Smart Agricultural Technology (Dec 2022)
Crops yield prediction based on machine learning models: Case of West African countries
Abstract
Global agricultural production, in particular, is of increasing concern to the major international organizations in charge of nutrition. The rising demand for food globally due to unprecedented population growth has led to food insecurity in some populated regions such as Africa. Another contributing factor to global food insecurity is climate change and its variability. World and African agricultural production in particular are of increasing concern to the major international organizations in charge of nutrition. The World Food Program has reported that high population growth worldwide, especially in Africa in recent years, is leading to increased food security. Moreover, farmers and agricultural decision-makers need advanced tools to help them make quick decisions that will impact the quality of agricultural yields. Climate change has been a major phenomenon in recent decades all over the world. An impact of climate change has been observed on the quality of agricultural production. The arrival of big data technology has led to new powerful analytical tools like machine learning, which have proven themselves in many areas such as medicine, finance, and biology.

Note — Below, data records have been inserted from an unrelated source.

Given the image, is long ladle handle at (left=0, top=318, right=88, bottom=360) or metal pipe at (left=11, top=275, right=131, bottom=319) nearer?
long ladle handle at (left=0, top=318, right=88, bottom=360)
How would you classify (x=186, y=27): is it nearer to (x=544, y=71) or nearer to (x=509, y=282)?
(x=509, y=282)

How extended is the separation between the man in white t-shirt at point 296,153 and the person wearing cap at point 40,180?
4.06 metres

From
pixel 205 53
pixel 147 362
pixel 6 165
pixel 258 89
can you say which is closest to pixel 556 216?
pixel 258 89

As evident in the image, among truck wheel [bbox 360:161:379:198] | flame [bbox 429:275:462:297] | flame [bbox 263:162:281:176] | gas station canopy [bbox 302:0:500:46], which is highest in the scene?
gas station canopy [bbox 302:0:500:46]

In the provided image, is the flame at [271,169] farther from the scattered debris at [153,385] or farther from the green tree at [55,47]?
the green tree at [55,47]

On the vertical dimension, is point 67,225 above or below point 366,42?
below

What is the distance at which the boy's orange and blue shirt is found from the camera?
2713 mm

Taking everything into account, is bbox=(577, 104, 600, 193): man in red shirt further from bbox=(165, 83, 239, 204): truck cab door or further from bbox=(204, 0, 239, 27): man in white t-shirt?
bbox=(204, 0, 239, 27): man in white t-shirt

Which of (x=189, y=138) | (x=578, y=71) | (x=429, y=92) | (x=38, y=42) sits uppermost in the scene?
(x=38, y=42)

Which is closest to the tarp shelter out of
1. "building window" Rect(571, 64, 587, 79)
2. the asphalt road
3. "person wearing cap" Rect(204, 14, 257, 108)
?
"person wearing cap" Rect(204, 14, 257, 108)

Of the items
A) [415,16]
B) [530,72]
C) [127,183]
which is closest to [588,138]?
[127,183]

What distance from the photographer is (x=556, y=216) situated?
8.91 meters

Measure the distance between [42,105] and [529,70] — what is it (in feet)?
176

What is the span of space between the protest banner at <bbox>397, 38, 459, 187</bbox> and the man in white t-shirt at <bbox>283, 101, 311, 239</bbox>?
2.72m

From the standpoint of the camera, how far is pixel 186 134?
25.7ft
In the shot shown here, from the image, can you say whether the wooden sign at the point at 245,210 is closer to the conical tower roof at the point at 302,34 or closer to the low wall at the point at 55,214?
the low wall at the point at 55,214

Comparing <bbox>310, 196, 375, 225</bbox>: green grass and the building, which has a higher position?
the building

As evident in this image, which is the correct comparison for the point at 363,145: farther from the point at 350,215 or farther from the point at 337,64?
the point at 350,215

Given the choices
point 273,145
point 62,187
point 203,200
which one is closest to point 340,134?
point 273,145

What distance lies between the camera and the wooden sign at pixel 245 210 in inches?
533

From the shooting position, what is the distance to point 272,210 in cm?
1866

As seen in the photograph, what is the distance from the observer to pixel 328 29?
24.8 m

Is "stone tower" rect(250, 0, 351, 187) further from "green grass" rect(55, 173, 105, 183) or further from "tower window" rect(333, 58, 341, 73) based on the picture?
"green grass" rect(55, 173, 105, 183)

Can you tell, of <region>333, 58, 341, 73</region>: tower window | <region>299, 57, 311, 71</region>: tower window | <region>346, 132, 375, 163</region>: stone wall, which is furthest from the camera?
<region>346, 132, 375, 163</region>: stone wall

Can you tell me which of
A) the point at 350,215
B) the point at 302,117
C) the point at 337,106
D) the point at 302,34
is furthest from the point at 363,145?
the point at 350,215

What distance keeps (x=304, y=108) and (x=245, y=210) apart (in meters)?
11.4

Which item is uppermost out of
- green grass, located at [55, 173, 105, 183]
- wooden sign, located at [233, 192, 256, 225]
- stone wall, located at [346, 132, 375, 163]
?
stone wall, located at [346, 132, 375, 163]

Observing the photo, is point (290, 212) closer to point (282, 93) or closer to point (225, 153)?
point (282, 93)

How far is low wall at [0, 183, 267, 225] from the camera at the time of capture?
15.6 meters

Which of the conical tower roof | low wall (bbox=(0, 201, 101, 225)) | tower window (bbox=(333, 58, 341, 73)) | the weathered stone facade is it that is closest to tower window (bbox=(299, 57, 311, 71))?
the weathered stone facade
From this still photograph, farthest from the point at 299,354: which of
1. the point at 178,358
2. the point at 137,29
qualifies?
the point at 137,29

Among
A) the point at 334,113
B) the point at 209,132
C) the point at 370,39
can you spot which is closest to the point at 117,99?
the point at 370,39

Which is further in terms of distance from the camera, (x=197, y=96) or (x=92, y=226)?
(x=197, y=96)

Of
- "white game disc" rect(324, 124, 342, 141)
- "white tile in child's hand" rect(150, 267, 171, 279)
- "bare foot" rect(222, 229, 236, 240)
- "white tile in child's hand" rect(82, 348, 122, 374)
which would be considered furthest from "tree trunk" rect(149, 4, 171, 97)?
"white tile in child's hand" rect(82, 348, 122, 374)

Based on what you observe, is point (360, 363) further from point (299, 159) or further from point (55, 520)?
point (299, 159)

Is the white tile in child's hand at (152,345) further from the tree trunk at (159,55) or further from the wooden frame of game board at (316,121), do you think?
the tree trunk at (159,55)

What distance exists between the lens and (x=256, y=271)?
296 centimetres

In this work, we propose a prediction system based on machine learning to predict the yield of six crops, namely: rice, maize, cassava, seed cotton, yams, and bananas, at the country-level in the area of West African countries throughout the year. We combined climatic data, weather data, agricultural yields, and chemical data to help decision-makers and farmers predict the annual crop yields in their country. We used a decision tree, multivariate logistic regression, and k-nearest neighbor models to build our system. We had promising results with both models when using three machine learning models. We applied a hyper-parameter tuning technique throughout cross-validation to get a better model that does not face overfitting. We found that the decision tree model performs well with a coefficient of determination(R2) of 95.3% while the K-Nearest Neighbor model and logistic regression perform respectively with R2=93.15% and R2=89.78%. We also study the correlation between the predicted results and the expected results. We found that the prediction results of the decision tree model and the K-Nearest Neighbor model are correlated to the expected data, which proves the efficacy of the model.